Relative quantification of cholesterol, 7DHC, and desmosterol in the developing and adult brain. (A) Ratio of average ion intensities from the developing cerebellum and brainstem of 1-day old control (n=3) and SLOS (n=3) pups with respect to the total brain. (B) Ratio of average ion intensities from the hippocampus of 1-day old control pups (n=3) and adult mice (n=3) with respect to the total brain.
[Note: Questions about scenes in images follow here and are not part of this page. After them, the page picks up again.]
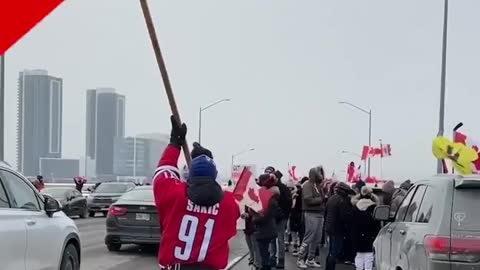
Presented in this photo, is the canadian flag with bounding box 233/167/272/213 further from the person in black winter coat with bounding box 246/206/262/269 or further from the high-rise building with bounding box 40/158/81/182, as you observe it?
the high-rise building with bounding box 40/158/81/182

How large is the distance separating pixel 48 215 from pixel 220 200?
400 centimetres

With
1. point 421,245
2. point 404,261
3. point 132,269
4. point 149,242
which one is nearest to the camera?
point 421,245

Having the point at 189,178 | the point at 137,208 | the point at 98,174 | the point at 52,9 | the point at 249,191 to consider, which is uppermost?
the point at 52,9

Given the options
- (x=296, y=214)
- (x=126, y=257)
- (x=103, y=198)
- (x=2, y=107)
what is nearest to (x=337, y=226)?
(x=296, y=214)

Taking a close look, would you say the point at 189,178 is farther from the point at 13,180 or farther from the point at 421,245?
the point at 13,180

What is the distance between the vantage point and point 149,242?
15.3m

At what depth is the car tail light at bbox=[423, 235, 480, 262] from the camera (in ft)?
20.0

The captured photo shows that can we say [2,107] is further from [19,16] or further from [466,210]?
[466,210]

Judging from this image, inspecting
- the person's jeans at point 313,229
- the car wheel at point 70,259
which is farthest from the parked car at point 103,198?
the car wheel at point 70,259

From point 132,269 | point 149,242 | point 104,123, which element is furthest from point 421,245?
point 104,123

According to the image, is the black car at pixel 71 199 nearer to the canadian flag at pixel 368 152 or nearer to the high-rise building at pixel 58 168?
the canadian flag at pixel 368 152

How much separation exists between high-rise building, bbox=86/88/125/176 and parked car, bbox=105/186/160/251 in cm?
2805

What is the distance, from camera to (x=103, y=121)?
46844mm

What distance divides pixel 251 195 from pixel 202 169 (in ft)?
19.6
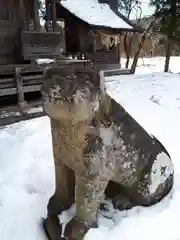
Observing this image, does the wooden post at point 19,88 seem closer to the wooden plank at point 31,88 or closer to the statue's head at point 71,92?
the wooden plank at point 31,88

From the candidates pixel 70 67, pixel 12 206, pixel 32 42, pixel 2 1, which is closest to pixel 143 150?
pixel 70 67

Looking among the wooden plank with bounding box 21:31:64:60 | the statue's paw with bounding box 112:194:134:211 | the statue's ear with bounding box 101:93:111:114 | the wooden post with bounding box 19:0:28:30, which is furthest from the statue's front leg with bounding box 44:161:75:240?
the wooden post with bounding box 19:0:28:30

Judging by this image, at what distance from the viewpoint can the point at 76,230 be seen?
238 centimetres

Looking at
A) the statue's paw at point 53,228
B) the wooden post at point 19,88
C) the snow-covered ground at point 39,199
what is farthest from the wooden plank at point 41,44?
the statue's paw at point 53,228

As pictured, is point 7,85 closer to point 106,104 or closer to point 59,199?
point 59,199

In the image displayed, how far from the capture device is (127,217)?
2896mm

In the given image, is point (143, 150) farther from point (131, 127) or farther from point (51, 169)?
point (51, 169)

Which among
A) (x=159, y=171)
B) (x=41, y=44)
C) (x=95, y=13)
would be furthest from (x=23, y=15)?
(x=159, y=171)

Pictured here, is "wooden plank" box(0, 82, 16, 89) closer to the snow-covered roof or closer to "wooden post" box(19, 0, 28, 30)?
"wooden post" box(19, 0, 28, 30)

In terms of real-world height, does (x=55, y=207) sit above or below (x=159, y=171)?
below

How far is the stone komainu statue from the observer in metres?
2.07

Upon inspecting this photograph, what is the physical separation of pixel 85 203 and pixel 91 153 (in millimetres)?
379

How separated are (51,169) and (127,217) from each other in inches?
42.7

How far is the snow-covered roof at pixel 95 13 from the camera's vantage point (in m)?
16.5
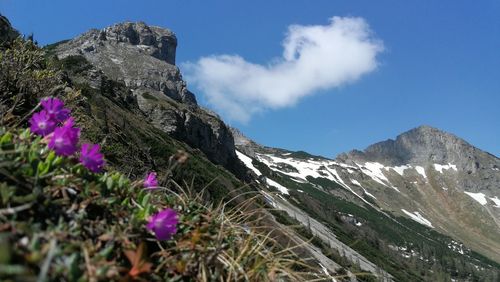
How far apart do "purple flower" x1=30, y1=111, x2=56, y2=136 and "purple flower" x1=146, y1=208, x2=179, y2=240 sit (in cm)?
100

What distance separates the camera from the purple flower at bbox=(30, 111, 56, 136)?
3033mm

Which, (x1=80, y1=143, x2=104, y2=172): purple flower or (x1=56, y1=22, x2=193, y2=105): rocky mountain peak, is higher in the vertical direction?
(x1=56, y1=22, x2=193, y2=105): rocky mountain peak

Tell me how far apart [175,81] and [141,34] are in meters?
36.1

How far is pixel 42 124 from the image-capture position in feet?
10.1

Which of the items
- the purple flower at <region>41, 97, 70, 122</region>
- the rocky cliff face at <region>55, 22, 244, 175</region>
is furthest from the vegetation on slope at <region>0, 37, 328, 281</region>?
the rocky cliff face at <region>55, 22, 244, 175</region>

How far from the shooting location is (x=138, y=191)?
3.29m

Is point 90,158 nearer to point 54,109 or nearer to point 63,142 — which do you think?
point 63,142

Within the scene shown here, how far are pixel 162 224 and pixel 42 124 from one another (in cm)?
109

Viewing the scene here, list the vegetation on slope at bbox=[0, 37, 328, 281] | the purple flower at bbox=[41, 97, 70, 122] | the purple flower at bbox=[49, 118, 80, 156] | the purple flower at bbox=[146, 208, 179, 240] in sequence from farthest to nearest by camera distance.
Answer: the purple flower at bbox=[41, 97, 70, 122]
the purple flower at bbox=[49, 118, 80, 156]
the purple flower at bbox=[146, 208, 179, 240]
the vegetation on slope at bbox=[0, 37, 328, 281]

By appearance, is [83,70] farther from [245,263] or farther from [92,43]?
[92,43]

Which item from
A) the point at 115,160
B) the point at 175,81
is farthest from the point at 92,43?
the point at 115,160

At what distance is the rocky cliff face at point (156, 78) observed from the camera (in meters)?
72.8

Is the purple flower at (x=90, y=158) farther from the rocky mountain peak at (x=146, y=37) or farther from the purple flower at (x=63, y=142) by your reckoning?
the rocky mountain peak at (x=146, y=37)

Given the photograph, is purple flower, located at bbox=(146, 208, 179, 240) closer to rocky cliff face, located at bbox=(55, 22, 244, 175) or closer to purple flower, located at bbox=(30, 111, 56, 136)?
purple flower, located at bbox=(30, 111, 56, 136)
Data were obtained by taking the ratio of the average ion intensity over the specified brain region (see hashed circles in Figure 2B and 2E) with respect to the average ion intensity of the total brain and expressed as +/− SEM. The peak corresponding to m/z 491.26 in SLOS pups results almost exclusively from 7DHC and its average ion intensity is approximately 8 fold higher in the developing cerebellum and brainstem relative to its average ion intensity in all other brain regions.

Figure 4

NIMS imaging of cholesterol in embryonic mouse brain. (A) Hematoxylin and eosin staining that corresponds to the cation-enhanced NIMS image of cholesterol in a day E16–E19 embryo. The embryonic brain is indicated with a black arrow. (B) NIMS image of cholesterol in a day E16–E19 embryo. During late embryonic development the distribution of cholesterol in the brain is diffuse and does not appear to localize to any specific regions that can be resolved in the NIMS image.

Figure 5

Hematoxylin staining with corresponding cation-enhanced NIMS images of cholesterol, 7DHC, and/or desmosterol in adult mouse brain. Images are representative of those obtained from 3 different animals. A–C, Images obtained from a healthy, adult mouse 6–8 weeks of age. The distribution of cholesterol (B) and 7DHC (C) is diffuse throughout the brain, similar to that of healthy pups.